On Oct. 15, 2017, the #MeToo hashtag became more than a hashtag and blew up on social media sparking the start of a movement against sexual harassment. The phrase was originally created by black activist Tarana Burke to help women of color who have been sexually assaulted know they were not alone.
The phrase became a movement when actress Alyssa Milano tweeted responding to the sexual assault allegations against, former producer, Harvey Weinstein urging those who have experienced sexual assault to come forward and speak their truth using the hashtag #MeToo.
The hashtag blew up overnight with thousands of people sharing their stories of sexual assault along with the hashtag, or simply tweeting #MeToo.
“I think that the people who make their stories so public are really brave.
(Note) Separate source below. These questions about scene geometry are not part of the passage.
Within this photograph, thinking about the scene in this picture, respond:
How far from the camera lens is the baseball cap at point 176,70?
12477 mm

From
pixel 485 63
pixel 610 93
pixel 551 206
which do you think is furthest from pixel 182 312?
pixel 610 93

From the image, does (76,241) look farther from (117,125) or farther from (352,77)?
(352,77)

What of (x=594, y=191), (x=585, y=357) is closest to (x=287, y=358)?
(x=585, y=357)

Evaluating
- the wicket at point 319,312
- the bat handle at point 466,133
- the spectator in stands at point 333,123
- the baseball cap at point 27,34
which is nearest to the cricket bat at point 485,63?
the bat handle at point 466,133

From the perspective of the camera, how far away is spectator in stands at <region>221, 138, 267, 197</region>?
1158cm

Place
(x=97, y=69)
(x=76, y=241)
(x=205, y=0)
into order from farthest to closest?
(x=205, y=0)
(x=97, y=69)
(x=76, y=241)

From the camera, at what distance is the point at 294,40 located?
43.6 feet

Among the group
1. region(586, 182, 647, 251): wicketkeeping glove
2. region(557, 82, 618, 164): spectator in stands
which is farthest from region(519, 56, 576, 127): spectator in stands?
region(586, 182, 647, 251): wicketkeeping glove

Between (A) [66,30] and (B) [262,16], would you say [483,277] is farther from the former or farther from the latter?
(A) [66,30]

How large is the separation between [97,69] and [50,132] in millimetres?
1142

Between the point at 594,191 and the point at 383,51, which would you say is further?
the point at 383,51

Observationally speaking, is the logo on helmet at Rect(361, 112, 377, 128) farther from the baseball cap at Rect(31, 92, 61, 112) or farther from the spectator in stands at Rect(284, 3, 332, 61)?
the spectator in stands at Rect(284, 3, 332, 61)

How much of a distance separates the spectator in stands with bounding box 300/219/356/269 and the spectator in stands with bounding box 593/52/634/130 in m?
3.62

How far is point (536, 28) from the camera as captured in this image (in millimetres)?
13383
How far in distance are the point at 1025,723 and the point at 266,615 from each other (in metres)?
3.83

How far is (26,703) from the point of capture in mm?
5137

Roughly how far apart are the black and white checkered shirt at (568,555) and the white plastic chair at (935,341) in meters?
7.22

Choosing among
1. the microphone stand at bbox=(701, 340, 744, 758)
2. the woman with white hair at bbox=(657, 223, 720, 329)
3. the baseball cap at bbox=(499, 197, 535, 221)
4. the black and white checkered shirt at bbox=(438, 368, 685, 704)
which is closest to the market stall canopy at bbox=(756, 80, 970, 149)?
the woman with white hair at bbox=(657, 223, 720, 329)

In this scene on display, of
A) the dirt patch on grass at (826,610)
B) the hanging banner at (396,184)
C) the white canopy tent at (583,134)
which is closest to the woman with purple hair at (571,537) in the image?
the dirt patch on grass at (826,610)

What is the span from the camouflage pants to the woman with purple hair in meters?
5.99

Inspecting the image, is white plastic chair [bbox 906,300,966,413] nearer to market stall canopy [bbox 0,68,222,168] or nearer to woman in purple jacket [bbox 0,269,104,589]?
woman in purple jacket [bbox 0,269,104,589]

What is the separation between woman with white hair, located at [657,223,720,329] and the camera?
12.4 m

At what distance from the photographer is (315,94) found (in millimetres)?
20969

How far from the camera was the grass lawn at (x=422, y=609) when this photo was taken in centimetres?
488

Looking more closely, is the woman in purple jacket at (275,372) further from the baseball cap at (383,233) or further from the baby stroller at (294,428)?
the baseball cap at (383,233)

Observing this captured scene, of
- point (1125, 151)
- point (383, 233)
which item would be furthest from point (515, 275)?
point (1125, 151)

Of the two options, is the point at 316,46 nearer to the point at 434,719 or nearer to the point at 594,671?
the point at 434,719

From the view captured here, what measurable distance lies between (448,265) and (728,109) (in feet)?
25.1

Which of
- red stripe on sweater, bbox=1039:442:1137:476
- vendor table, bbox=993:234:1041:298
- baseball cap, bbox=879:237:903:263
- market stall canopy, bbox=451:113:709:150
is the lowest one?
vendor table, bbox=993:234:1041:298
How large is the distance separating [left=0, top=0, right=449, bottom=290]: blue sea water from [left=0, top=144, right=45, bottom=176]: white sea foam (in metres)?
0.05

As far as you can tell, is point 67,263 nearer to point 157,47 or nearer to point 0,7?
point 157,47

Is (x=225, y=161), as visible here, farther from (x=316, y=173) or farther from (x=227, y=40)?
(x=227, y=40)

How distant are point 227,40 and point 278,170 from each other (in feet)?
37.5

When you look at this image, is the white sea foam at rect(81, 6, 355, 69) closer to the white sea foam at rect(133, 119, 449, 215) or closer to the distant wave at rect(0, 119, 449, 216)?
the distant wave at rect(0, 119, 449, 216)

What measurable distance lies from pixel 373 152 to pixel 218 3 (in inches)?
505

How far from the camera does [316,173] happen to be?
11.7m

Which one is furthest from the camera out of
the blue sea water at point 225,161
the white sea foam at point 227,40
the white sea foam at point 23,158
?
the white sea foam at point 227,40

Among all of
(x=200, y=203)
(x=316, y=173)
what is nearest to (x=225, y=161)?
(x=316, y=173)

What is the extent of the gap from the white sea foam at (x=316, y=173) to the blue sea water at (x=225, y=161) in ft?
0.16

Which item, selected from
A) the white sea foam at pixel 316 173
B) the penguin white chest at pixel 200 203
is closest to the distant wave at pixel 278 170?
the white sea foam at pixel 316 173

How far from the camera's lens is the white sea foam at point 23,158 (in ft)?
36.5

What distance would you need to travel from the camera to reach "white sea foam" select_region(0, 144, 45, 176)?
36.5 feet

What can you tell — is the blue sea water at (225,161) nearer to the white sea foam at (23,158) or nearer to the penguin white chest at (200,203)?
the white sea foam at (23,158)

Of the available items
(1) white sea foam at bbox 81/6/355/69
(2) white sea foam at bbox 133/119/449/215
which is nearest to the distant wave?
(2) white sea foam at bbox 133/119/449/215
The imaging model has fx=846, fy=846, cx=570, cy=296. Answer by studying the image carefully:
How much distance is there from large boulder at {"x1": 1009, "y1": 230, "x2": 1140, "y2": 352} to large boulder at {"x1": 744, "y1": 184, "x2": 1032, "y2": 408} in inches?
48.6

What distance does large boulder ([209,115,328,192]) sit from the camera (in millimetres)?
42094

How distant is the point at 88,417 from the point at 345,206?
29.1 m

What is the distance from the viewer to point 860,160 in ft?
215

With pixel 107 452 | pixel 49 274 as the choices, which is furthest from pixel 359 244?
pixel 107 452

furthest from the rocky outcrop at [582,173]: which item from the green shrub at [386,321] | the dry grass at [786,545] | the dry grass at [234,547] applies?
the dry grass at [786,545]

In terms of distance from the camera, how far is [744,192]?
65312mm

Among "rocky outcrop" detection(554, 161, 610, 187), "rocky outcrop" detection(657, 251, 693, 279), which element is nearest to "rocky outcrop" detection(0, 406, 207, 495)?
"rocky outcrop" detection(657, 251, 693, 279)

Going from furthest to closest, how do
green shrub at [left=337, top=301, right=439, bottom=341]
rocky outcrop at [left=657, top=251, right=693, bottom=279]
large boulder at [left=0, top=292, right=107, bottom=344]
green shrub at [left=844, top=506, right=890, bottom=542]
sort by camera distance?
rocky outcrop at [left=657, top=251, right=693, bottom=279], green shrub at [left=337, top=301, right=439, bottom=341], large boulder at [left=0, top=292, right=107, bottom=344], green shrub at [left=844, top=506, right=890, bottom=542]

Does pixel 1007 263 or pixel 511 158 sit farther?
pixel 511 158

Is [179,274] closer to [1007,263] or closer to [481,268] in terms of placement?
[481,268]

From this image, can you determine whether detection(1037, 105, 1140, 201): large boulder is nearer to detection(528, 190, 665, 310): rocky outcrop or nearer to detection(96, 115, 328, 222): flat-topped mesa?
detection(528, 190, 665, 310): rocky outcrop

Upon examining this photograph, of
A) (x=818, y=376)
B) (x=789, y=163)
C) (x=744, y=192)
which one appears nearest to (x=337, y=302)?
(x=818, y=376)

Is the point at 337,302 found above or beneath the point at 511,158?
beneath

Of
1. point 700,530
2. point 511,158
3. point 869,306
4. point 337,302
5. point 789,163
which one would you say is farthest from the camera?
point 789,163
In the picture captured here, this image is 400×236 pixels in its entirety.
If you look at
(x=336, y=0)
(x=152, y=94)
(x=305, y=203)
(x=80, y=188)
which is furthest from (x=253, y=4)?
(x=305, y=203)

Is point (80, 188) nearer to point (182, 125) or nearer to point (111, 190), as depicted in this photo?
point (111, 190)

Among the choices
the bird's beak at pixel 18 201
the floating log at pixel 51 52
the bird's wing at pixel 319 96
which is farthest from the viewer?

It isn’t easy to put yourself in the spotlight like that, especially with something so personal,” junior education major Diana Whittaker said.
Just days after Milano’s tweet went viral, Harvey Weinstein resigned from the board of his entertainment company, causing the hashtag to have even more momentum.
Two months later in December, Time Magazine announced #MeToo activists as their persons of the year, including many celebrities who have fought against sexual assault.
Then at the 75th Golden Globe Awards in January, those in favor of the movement wore black to the event as a way to show their support and Oprah Winfrey delivered a memorable speech about sexual harassment and the #MeToo movement.
Then on International Women’s Day in March, people all over the world rallied and marched in support of the movement and to fight against sexual assault for women using the #MeToo hashtag.
In September, former CEO of CBS, Leslie Moonves resigned from his position at CBS after sexual assault allegations.
Now just passing the one year anniversary of the viral hashtag, #MeToo has been tweeted more than 19 million times and has reached 85 countries.
The hashtag recently spiked on the radar again when, research psychologist and professor, Christine Blasey Ford accused, now Supreme Court Justice, Brett Kavanaugh of sexual assault and during the trial.
“I think that this movement has inspired a lot of people to come forward and I think that now more men in positions of power are being called out for sexual harassment and assault when they wouldn’t have before,” junior criminal justice major Jessica Peters said.
The #MeToo movement seems to have opened the eyes of many. It shows just how large this issue is, and it has also inspired women from all over the world to come forward and call out those who are guilty of sexual assault or harassment, even if those people are in positions of power. One year later and the movement hasn’t stopped, and it does not seem to be going anywhere anytime soon.